Je garde plus le sac à ma copine
Malgré ma peau parfaite, j’ai eu toute la journée un bouton fort disgracieux sur le visage. J’avais l’impression qu’on ne voyait que ça. C’est bien la peine d’avoir réussi à franchir la période ingrate de la puberté sans trop d’encombres. Surtout que ça ne devrait pas arriver. Pour la simple et bonne raison que, comme beaucoup de jeunes gens perdus de ma génération, j’ai eu recours au traitement Roaccutane. Je sais même pas si ça existe encore, ce machin.

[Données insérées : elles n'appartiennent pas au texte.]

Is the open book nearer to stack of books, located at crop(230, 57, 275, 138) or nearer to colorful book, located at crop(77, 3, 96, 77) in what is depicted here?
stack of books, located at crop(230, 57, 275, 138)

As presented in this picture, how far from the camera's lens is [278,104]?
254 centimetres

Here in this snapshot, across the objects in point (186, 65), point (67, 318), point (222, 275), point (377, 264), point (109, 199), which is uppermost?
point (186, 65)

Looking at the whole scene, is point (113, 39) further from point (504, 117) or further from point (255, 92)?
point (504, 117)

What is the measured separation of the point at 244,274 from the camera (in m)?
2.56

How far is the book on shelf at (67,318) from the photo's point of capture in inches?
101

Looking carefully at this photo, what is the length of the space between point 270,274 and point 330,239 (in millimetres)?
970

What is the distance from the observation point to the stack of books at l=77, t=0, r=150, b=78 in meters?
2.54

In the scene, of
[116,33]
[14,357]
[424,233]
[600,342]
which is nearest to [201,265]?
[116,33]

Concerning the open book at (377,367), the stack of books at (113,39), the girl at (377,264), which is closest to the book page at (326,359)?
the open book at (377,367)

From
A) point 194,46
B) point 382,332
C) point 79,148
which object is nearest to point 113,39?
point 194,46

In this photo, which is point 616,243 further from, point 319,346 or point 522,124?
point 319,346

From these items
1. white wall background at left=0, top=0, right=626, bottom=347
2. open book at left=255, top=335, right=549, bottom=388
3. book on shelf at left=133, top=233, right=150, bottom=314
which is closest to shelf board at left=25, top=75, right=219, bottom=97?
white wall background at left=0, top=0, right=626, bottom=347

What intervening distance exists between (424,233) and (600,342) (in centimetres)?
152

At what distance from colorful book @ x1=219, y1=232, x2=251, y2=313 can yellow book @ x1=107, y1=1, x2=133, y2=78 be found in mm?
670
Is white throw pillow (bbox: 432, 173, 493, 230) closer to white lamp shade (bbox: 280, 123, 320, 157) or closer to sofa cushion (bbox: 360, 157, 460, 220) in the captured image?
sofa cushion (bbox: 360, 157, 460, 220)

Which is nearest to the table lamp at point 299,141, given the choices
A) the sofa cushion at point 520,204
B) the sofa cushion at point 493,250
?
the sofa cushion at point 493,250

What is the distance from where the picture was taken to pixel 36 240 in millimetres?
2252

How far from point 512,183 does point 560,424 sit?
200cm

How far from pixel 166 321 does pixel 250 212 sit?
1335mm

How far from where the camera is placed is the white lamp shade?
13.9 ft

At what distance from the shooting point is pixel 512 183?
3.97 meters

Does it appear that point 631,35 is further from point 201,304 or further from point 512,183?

En tout cas ce fut la révolution quand c’est apparu dans nos vies pleines de sébum : on pouvait enfin ranger pour de bon le biactol dans les armoires à pharmacie ainsi que ces espèces de patchs immondes dont le nom m’échappe et qui accrochaient les points noirs (alors que franchement, ça c’était le côté fun de l’adolescence, récurer ses points noirs, les extirper à la sueur de l’ongle). Les dermatos l’ont distribué à tout va, peu importait la sévérité de l’acné, faites vous plaisir les jeunes, c’est l’état qui régale, n’oubliez pas la prise de sang et les crèmes hydratantes et évitez de rester trop au soleil, vous risqueriez de peler (d’ailleurs c’est ce qui m’est arrivé, jusqu’à ce que je découvre l’autre fonction de la vaseline).
C’était assez amusant de voir partout les signes partagés par ceux qui suivaient le traitement : grosses plaques rouges, lèvres gercées, saignements de nez. On était pas aussi bien organisés que les motards, du coup on avait pas un signe de salutation, mais la solidarité était bien là, même si elle s’effectuait la tête baissée parce que bon, c’était pas beau à voir. Le meilleur moyen de savoir si quelqu’un avait suivi un traitement au Roaccutane, c’était tout simplement qu’il le niait : ‘heu non ça va pas la tête, j’ai pas suivi de traitement, c’est juste que je suis plus puceau et c’est parti d’un coup (enfin si j’ose dire)’.
Ah et au fait, se sont rendus compte les dermatologues, soudain : y’a des risques de stérilité.
Ah.
Oui, on va peut-être faire d’autres tests quand même et être un peu plus regardant sur ceux (et surtout celles) à qui on le prescrit, parce que bon, c’est pas tout ça mais dans 15 ans c’est la crise, s’agirait de faire attention au trou de la sécu, prenez du biactol plutôt et arrêtez de vous plaindre sous prétexte que vous êtes moche, croyez-moi, l’acné n’y est pour rien.
Et depuis quelque temps, je vois l’acné réapparaître dans ma boutique (et sur ma peau de bébé, mais je mets tout sur le compte du printemps, et puis d’abord vivement l’été, ça assèche tout ça, tant pis si ça revient direct à la rentrée, le tout est d’être beau et bronzé sur la plage). Peut-être la faute aux médecins traitants qui court-circuitent les spécialistes. Peut-être la faute à Internet qui permet même aux boutonneux de trouver des communautés qui les acceptent. ‘Fin bon, faudrait pas qu’ils soient trop intégrés non plus, j’ai des nouveautés mangas à vendre, moi.